__What to work on__:
A - Rewrite the part of the debate excerpt starting at "The noble Baroness indeed" and ending at "repudiate his views?", using "reject" in place of "repudiate".
B - Name every peer that the debate excerpt refers to by title.

__Provided text__:

Does the Minister still stand by the assurance from the noble Lord, Lord Sharpe of Epsom, that nobody will be deported to Rwanda until the monitoring committee is up and running? He is talking as though people will start to be deported the moment this Bill passes, which is not what the noble Lord, Lord Sharpe, led us to believe.

My noble friend Lord Sharpe confirmed to me a moment ago that the monitoring committee is already operational; it is up and running.

My Lords, the monitoring committee consists of four people, two of whom are apparently in the pay of the Rwandan Government. Can the Minister reassure us that he thinks it will be completely unbiased?

My Lords, in the first instance, the monitoring committee consists of not four but eight people. If I might express the words of my noble friend sitting next to me on the Front Bench, I can give that assurance.

My noble friend Lord Deben quoted John Donne’s line that

“No man is an island, entire of itself”.

I think in that piece of prose, which is one of his sermons, Donne also says the familiar passage about asking not for whom the bell tolls; “it tolls for thee”. None the less, while accepting everything of a universalist nature that my noble friend says about our obligations one to another as humans, I have to say that the Government’s scope for operation is restricted. We can operate within our powers and jurisdiction, must legislate to protect our borders, and cannot seek to exceed our powers.

Both the noble Baroness, Lady Lister of Burtersett, and the noble Lord, Lord Purvis of Tweed, raised the point that the progress and content of this legislation are under scrutiny. His Majesty’s Government fully accept that scrutiny and appreciate that it is timely and important because of the scale of the problem that we face. It is a problem faced across all sorts of different countries, and the Government are undertaking to address it by this legislation.

The Minister may be about to speak on this but I did ask a specific question as to the Government’s response to the absolutely damning statement from the UN commissioner for human rights, which was published today and which the noble Lord, Lord Purvis, also quoted. It talked about

“drastically stripping back the courts’ ability to scrutinise removal decisions”


“a serious blow to human rights”.

This is serious stuff. I would like to know the Government’s response.

The noble Baroness indeed anticipated me as I was turning to that point. As she says, the noble Lord, Lord Purvis, had touched on that. I have the statement by the United Nations human rights chief. The Government repudiate the charges that he places when he says:

“The combined effects of this Bill, attempting to shield Government action from standard legal scrutiny, directly undercut basic human rights principles”.

We disagree with that.

Will the Minister answer a very simple question? Did the United Kingdom vote for the High Commissioner for Human Rights to take his post? If so, by what right does it now repudiate his views?

Whether or not we as a country voted for him to take his place does not exclude the possibility of disagreement with anything that any official, be he ever so high, may have to say.

__Supplied information__:
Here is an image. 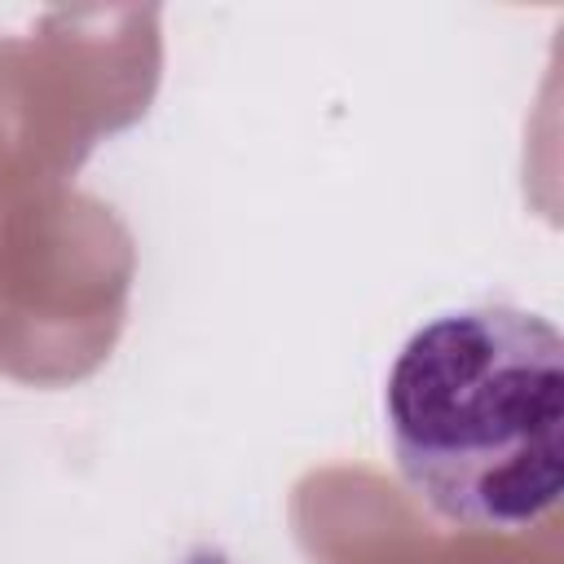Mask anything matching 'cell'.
<instances>
[{
    "instance_id": "cell-1",
    "label": "cell",
    "mask_w": 564,
    "mask_h": 564,
    "mask_svg": "<svg viewBox=\"0 0 564 564\" xmlns=\"http://www.w3.org/2000/svg\"><path fill=\"white\" fill-rule=\"evenodd\" d=\"M405 485L476 533L542 524L564 485V339L538 313L480 304L419 326L383 388Z\"/></svg>"
}]
</instances>
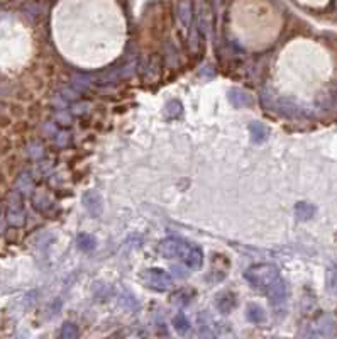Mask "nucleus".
Returning a JSON list of instances; mask_svg holds the SVG:
<instances>
[{
	"label": "nucleus",
	"mask_w": 337,
	"mask_h": 339,
	"mask_svg": "<svg viewBox=\"0 0 337 339\" xmlns=\"http://www.w3.org/2000/svg\"><path fill=\"white\" fill-rule=\"evenodd\" d=\"M244 278L256 290L262 292L273 305H281L286 300V285L280 275V270L271 263H256L249 266Z\"/></svg>",
	"instance_id": "1"
},
{
	"label": "nucleus",
	"mask_w": 337,
	"mask_h": 339,
	"mask_svg": "<svg viewBox=\"0 0 337 339\" xmlns=\"http://www.w3.org/2000/svg\"><path fill=\"white\" fill-rule=\"evenodd\" d=\"M5 219L9 226L12 227H22L26 222V212H24V203L22 197L17 192H12L7 199V210H5Z\"/></svg>",
	"instance_id": "2"
},
{
	"label": "nucleus",
	"mask_w": 337,
	"mask_h": 339,
	"mask_svg": "<svg viewBox=\"0 0 337 339\" xmlns=\"http://www.w3.org/2000/svg\"><path fill=\"white\" fill-rule=\"evenodd\" d=\"M141 278H143V281H144V285H146V287L152 288V290H158V292L169 290V288H171V285H173V278L161 268L146 270Z\"/></svg>",
	"instance_id": "3"
},
{
	"label": "nucleus",
	"mask_w": 337,
	"mask_h": 339,
	"mask_svg": "<svg viewBox=\"0 0 337 339\" xmlns=\"http://www.w3.org/2000/svg\"><path fill=\"white\" fill-rule=\"evenodd\" d=\"M190 242H185L178 238H166L158 244V251L166 259H182Z\"/></svg>",
	"instance_id": "4"
},
{
	"label": "nucleus",
	"mask_w": 337,
	"mask_h": 339,
	"mask_svg": "<svg viewBox=\"0 0 337 339\" xmlns=\"http://www.w3.org/2000/svg\"><path fill=\"white\" fill-rule=\"evenodd\" d=\"M182 261L185 263V265L188 266V268L191 270H197L202 266V263H204V251H202L198 246L195 244H188L185 255H183Z\"/></svg>",
	"instance_id": "5"
},
{
	"label": "nucleus",
	"mask_w": 337,
	"mask_h": 339,
	"mask_svg": "<svg viewBox=\"0 0 337 339\" xmlns=\"http://www.w3.org/2000/svg\"><path fill=\"white\" fill-rule=\"evenodd\" d=\"M102 197H100V194L98 192H95V190H90V192H87V194L83 195V205H85V209L90 212V216H94V217H98L102 214Z\"/></svg>",
	"instance_id": "6"
},
{
	"label": "nucleus",
	"mask_w": 337,
	"mask_h": 339,
	"mask_svg": "<svg viewBox=\"0 0 337 339\" xmlns=\"http://www.w3.org/2000/svg\"><path fill=\"white\" fill-rule=\"evenodd\" d=\"M227 97H229V102L232 103L234 107H239V109H243V107H247L253 103L251 95L247 94L246 90H243V88H230Z\"/></svg>",
	"instance_id": "7"
},
{
	"label": "nucleus",
	"mask_w": 337,
	"mask_h": 339,
	"mask_svg": "<svg viewBox=\"0 0 337 339\" xmlns=\"http://www.w3.org/2000/svg\"><path fill=\"white\" fill-rule=\"evenodd\" d=\"M236 304H237L236 295H234L232 292H224V294L219 295L217 300H215V307H217V310L222 314L232 312V309L236 307Z\"/></svg>",
	"instance_id": "8"
},
{
	"label": "nucleus",
	"mask_w": 337,
	"mask_h": 339,
	"mask_svg": "<svg viewBox=\"0 0 337 339\" xmlns=\"http://www.w3.org/2000/svg\"><path fill=\"white\" fill-rule=\"evenodd\" d=\"M249 133H251V139H253L254 142H258V144H261V142H264L266 139H268L269 131L262 122L254 120V122L249 124Z\"/></svg>",
	"instance_id": "9"
},
{
	"label": "nucleus",
	"mask_w": 337,
	"mask_h": 339,
	"mask_svg": "<svg viewBox=\"0 0 337 339\" xmlns=\"http://www.w3.org/2000/svg\"><path fill=\"white\" fill-rule=\"evenodd\" d=\"M76 246L85 253H90L97 248V239H95L92 234H87V233H81L76 236Z\"/></svg>",
	"instance_id": "10"
},
{
	"label": "nucleus",
	"mask_w": 337,
	"mask_h": 339,
	"mask_svg": "<svg viewBox=\"0 0 337 339\" xmlns=\"http://www.w3.org/2000/svg\"><path fill=\"white\" fill-rule=\"evenodd\" d=\"M315 214V207L308 202H299L295 205V216L299 220H308Z\"/></svg>",
	"instance_id": "11"
},
{
	"label": "nucleus",
	"mask_w": 337,
	"mask_h": 339,
	"mask_svg": "<svg viewBox=\"0 0 337 339\" xmlns=\"http://www.w3.org/2000/svg\"><path fill=\"white\" fill-rule=\"evenodd\" d=\"M193 5L190 2H180L178 3V17L182 20V24L185 26V29H188V26L191 24V19H193V12H191Z\"/></svg>",
	"instance_id": "12"
},
{
	"label": "nucleus",
	"mask_w": 337,
	"mask_h": 339,
	"mask_svg": "<svg viewBox=\"0 0 337 339\" xmlns=\"http://www.w3.org/2000/svg\"><path fill=\"white\" fill-rule=\"evenodd\" d=\"M171 324L178 334H187L188 331L191 329V324H190V320H188V317L185 316V314H176V316L173 317Z\"/></svg>",
	"instance_id": "13"
},
{
	"label": "nucleus",
	"mask_w": 337,
	"mask_h": 339,
	"mask_svg": "<svg viewBox=\"0 0 337 339\" xmlns=\"http://www.w3.org/2000/svg\"><path fill=\"white\" fill-rule=\"evenodd\" d=\"M247 319H249L251 322H254V324L264 322V319H266L264 309H262L261 305H258V304L249 305V309H247Z\"/></svg>",
	"instance_id": "14"
},
{
	"label": "nucleus",
	"mask_w": 337,
	"mask_h": 339,
	"mask_svg": "<svg viewBox=\"0 0 337 339\" xmlns=\"http://www.w3.org/2000/svg\"><path fill=\"white\" fill-rule=\"evenodd\" d=\"M165 114L168 119H176L183 114V105L180 100H169L165 105Z\"/></svg>",
	"instance_id": "15"
},
{
	"label": "nucleus",
	"mask_w": 337,
	"mask_h": 339,
	"mask_svg": "<svg viewBox=\"0 0 337 339\" xmlns=\"http://www.w3.org/2000/svg\"><path fill=\"white\" fill-rule=\"evenodd\" d=\"M78 336V327L73 322H65L59 331V338L61 339H76Z\"/></svg>",
	"instance_id": "16"
}]
</instances>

__Replies__:
A -
The noble Baroness indeed anticipated me as I was turning to that point. As she says, the noble Lord, Lord Purvis, had touched on that. I have the statement by the United Nations human rights chief. The Government reject the charges that he places when he says:

“The combined effects of this Bill, attempting to shield Government action from standard legal scrutiny, directly undercut basic human rights principles”.

We disagree with that.

Will the Minister answer a very simple question? Did the United Kingdom vote for the High Commissioner for Human Rights to take his post? If so, by what right does it now reject his views?

B -
- Lord Sharpe of Epsom
- Lord Deben
- Lady Lister of Burtersett
- Lord Purvis of Tweed